Norbert Gstrein ist einer von ihnen. Wenn er sich dann auch noch in das Genre des Kriminalromans vorwagt, kann man schon auf einiges gespannt sein. Umso enttäuschender ist es freilich, wenn die Spannung dann ausbleibt, wie, leider, in Norbert Gstreins jüngstem Buch.

Im Mittelpunkt steht ein Hotelier in einem Tiroler Fremdenverkehrsort, der auf scheinbar mysteriöse Weise zu Tode gekommen ist. Schulkinder haben ihn eines Morgens im Februar an die Friedhofsmauer gelehnt gefunden, sein Hund wird erst im Frühjahr mit zertrümmertem Schädel am Waldrand entdeckt. Doch bis der Leser über das Ende der Hauptfigur endlich informiert wird, muß er sich durch 144 Seiten von sogenannten Berichten quälen. Ausgehend vom Begräbnis des scheinbar Ermordeten, spult Gstrein die Handlung mühsam in drei Teilen ab. Den Anfang und das Ende des Buches bestreiten die Berichte der Freunde, im Zentrum stehen die Aufzeichnungen des Hoteliers, der von allen „der Kom-merzialrat" genannt wird.

Gstrein zieht alle Register des zeitgenössischen Provinzromans: Die Struktur eines Dorfes wird bis zur Erschöpfung beschrieben, von den weiblichen Dorftratschen bis zu männlichen Alkoholexzessen, die dann doch nur harmlose Saufereien bleiben, läßt er nichts aus. Ich konnte mich des Eindrucks nicht erwehren, daß immer von allem etwas zuviel da ist. Die gängigen Klischees werden unnötig überzogen, ohne Rücksicht darauf, ob das für den Fortgang der Handlung nötig ist. Gstreins Versuche, seinen Roman aufzupeppen, um jeden Preis interessant zu machen, lassen sich am Beispiel des Dorfpfarrers illustrieren: dieser ist ein Afrikaner, der sich zwar auf Zaubereien versteht und Krankheiten auspendelt, aber sonst vom Autor nicht weiter beachtet wird, der Einfall wirkt daher aufgesetzt.

Gespeicherte Daten>
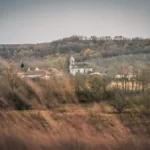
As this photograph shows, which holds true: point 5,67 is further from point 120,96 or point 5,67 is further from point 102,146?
point 102,146

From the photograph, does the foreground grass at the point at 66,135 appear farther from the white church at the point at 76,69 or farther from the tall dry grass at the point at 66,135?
the white church at the point at 76,69

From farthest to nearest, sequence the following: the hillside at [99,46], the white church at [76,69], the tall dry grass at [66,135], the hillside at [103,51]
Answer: the hillside at [103,51] < the hillside at [99,46] < the white church at [76,69] < the tall dry grass at [66,135]

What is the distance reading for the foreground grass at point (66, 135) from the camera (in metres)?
1.38

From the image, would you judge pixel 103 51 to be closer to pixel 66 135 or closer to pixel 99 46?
pixel 99 46

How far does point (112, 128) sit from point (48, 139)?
32cm

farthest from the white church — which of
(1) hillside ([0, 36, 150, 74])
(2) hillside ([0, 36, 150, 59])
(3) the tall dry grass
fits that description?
(3) the tall dry grass

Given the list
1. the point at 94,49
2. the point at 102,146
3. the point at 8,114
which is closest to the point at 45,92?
the point at 8,114

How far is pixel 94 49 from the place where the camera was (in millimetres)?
16844

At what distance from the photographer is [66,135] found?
1.45 metres

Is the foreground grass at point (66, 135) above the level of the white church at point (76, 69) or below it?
above

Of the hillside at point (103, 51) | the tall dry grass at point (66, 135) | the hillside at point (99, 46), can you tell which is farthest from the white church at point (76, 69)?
the tall dry grass at point (66, 135)

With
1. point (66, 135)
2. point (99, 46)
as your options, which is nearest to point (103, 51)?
point (99, 46)

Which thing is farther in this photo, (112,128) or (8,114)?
(8,114)

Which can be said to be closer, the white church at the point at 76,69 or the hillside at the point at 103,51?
the white church at the point at 76,69
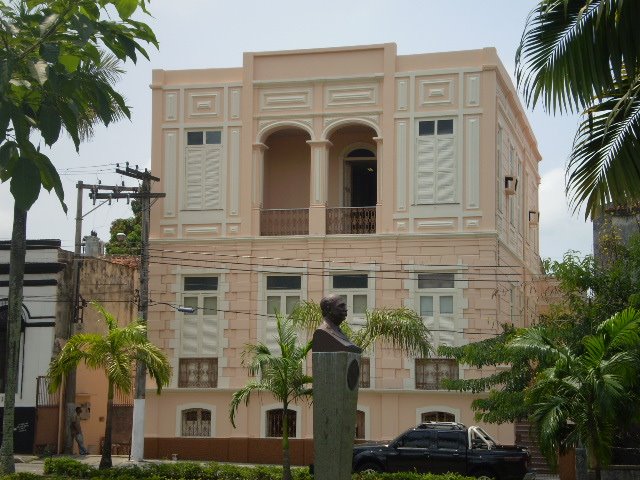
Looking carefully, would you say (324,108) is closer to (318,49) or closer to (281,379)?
(318,49)

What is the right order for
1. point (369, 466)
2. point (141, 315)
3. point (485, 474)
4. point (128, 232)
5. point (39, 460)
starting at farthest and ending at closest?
point (128, 232)
point (39, 460)
point (141, 315)
point (369, 466)
point (485, 474)

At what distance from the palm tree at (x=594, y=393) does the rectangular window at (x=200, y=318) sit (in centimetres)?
1690

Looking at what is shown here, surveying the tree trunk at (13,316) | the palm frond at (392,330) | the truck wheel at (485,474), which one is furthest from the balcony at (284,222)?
the truck wheel at (485,474)

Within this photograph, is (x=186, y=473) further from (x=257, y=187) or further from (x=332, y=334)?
(x=257, y=187)

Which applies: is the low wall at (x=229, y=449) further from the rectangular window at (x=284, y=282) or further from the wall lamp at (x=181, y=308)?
the rectangular window at (x=284, y=282)

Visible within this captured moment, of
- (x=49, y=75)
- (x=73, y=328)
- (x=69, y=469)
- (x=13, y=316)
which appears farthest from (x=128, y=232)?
(x=49, y=75)

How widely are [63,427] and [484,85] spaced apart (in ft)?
52.0

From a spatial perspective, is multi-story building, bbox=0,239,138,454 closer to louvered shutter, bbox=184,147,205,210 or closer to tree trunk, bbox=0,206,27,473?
louvered shutter, bbox=184,147,205,210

Aufgabe 1> Übersetze aus dem Übungstext den Satz „Ich konnte mich des Eindrucks nicht erwehren, daß immer von allem etwas zuviel da ist.“ ins Englische.
Aufgabe 2> Schreib ein Stück aus dem Übungstext genau ab: Fang bei den Worten „Gstrein zieht alle“ an und hör nach „wirkt daher aufgesetzt.“ auf.
Die Zeilen haben mit dem Übungstext nichts zu tun.

Deine Lösung 1> I could not shake the impression that there is always a little too much of everything.

Deine Lösung 2>
Gstrein zieht alle Register des zeitgenössischen Provinzromans: Die Struktur eines Dorfes wird bis zur Erschöpfung beschrieben, von den weiblichen Dorftratschen bis zu männlichen Alkoholexzessen, die dann doch nur harmlose Saufereien bleiben, läßt er nichts aus. Ich konnte mich des Eindrucks nicht erwehren, daß immer von allem etwas zuviel da ist. Die gängigen Klischees werden unnötig überzogen, ohne Rücksicht darauf, ob das für den Fortgang der Handlung nötig ist. Gstreins Versuche, seinen Roman aufzupeppen, um jeden Preis interessant zu machen, lassen sich am Beispiel des Dorfpfarrers illustrieren: dieser ist ein Afrikaner, der sich zwar auf Zaubereien versteht und Krankheiten auspendelt, aber sonst vom Autor nicht weiter beachtet wird, der Einfall wirkt daher aufgesetzt.